Comment le prévenir ?

Des études récentes révèlent qu’il existe un lien entre bien-être mental et bien-être physique. Il est extrêmement important de faire suffisamment d’exercice physique pour le corps et l’esprit. Outre l’entretien d’une meilleure condition physique, en faisant du sport nous sécrétons des hormones et des neurotransmetteurs qui confèrent un sentiment de bonheur (endorphine, noradrénaline, dopamine et sérotonine). Les effets psychologique de l’effort physique ne sont pas non plus à négliger. Le sport permet de se changer les idées et d’oublier ses tracas et de réduire ses angoisses. Il donne en outre le sentiment d’être efficace et renvoie une meilleure image de soi-même et de son corps. D’un point de vue physique, il est aussi nécessaire de manger sainement et de dormir suffisamment.

À propos du bien-être psychique, la psychologue américaine Carol Ryff a identifié six composantes à posséder dans une certaine mesure afin d’avoir une bonne résilience mentale: l’acceptation de soi, le développement personnel, avoir un but dans la vie, les relations positives avec autrui, la maîtrise de son environnement et l’autonomie. Afin d’entretenir sa résilience mentale, le CSS procure quelques conseils simples à appliquer: « Aimez-vous, essayez parfois quelque chose de nouveau, vivez dans le présent et allez de l’avant, gardez contact avec les personnes qui sont importantes à vos yeux, soyez maître de vos décisions et osez parfois passer du temps seul. » 
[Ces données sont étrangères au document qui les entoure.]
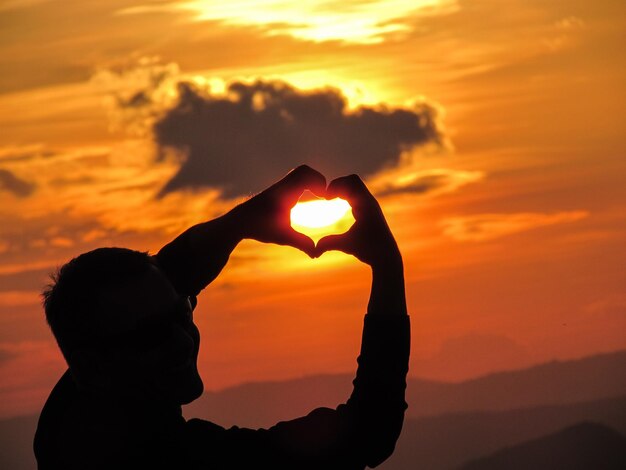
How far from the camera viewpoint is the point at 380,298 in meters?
5.31

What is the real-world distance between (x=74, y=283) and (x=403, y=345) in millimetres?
1334

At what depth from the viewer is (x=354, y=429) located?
535cm

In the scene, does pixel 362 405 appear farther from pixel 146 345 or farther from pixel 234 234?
pixel 234 234

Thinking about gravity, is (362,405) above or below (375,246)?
below

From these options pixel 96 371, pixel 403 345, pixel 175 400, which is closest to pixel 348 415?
pixel 403 345

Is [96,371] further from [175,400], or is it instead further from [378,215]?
[378,215]

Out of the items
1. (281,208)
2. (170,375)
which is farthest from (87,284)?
(281,208)

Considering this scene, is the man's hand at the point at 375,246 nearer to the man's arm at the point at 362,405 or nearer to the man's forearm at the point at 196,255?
the man's arm at the point at 362,405

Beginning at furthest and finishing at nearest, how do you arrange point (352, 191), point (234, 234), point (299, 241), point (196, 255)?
point (196, 255)
point (234, 234)
point (299, 241)
point (352, 191)

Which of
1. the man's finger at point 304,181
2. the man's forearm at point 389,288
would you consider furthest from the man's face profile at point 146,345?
the man's forearm at point 389,288

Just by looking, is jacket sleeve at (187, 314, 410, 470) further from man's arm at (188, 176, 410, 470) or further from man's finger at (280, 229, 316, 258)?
man's finger at (280, 229, 316, 258)

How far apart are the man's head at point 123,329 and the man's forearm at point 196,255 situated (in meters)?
0.73

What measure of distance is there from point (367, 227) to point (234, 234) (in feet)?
3.01

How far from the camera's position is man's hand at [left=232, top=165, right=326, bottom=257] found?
5430mm
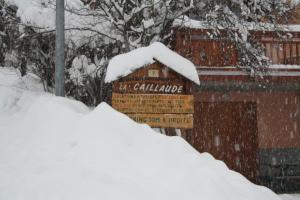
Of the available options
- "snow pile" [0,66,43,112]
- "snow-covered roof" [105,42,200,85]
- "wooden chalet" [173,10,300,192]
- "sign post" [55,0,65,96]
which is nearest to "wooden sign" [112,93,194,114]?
"snow-covered roof" [105,42,200,85]

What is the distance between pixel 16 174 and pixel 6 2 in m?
11.8

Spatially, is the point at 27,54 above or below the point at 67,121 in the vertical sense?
above

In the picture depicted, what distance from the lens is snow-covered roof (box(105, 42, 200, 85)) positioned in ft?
25.0

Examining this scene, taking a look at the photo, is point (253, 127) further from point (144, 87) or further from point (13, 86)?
point (144, 87)

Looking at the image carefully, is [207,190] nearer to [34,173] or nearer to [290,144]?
[34,173]

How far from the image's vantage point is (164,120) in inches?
297

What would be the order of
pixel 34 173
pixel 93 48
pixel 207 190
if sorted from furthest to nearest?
pixel 93 48 < pixel 34 173 < pixel 207 190

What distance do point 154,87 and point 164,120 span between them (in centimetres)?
59

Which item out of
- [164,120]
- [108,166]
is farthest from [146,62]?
[108,166]

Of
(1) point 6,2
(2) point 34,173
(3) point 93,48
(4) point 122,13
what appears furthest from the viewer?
(1) point 6,2

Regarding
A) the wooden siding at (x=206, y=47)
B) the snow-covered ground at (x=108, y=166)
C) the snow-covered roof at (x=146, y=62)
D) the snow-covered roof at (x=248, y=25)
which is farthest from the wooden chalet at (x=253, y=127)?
the snow-covered ground at (x=108, y=166)

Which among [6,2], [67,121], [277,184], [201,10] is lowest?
[277,184]

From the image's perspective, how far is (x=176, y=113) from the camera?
764 cm

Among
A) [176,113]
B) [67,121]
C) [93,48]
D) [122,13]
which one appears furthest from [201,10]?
[67,121]
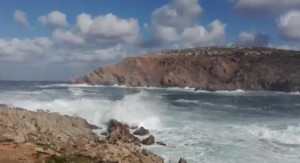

Enfin, il est aussi important de se sentir bien socialement. Avec sa célèbre pyramide des besoins, Abraham Maslow constate que les besoins humains se répartissent en cinq niveaux différents, à partir du plus fondamental (le besoin physique). Mais le contact social, l’amitié et l’amour, mais aussi la reconnaissance et l’appréciation que vous trouvez dans un groupe sont des besoins primordiaux. Le degré d’importance que nous accordons à l’argent, à la reconnaissance, ou à la sécurité varie d’une personne et d’une culture à l’autre. Néanmoins, la plupart des gens se sentent plus heureux lorsqu’ils ont un rôle social. Il est donc préférable de ne pas s’isoler.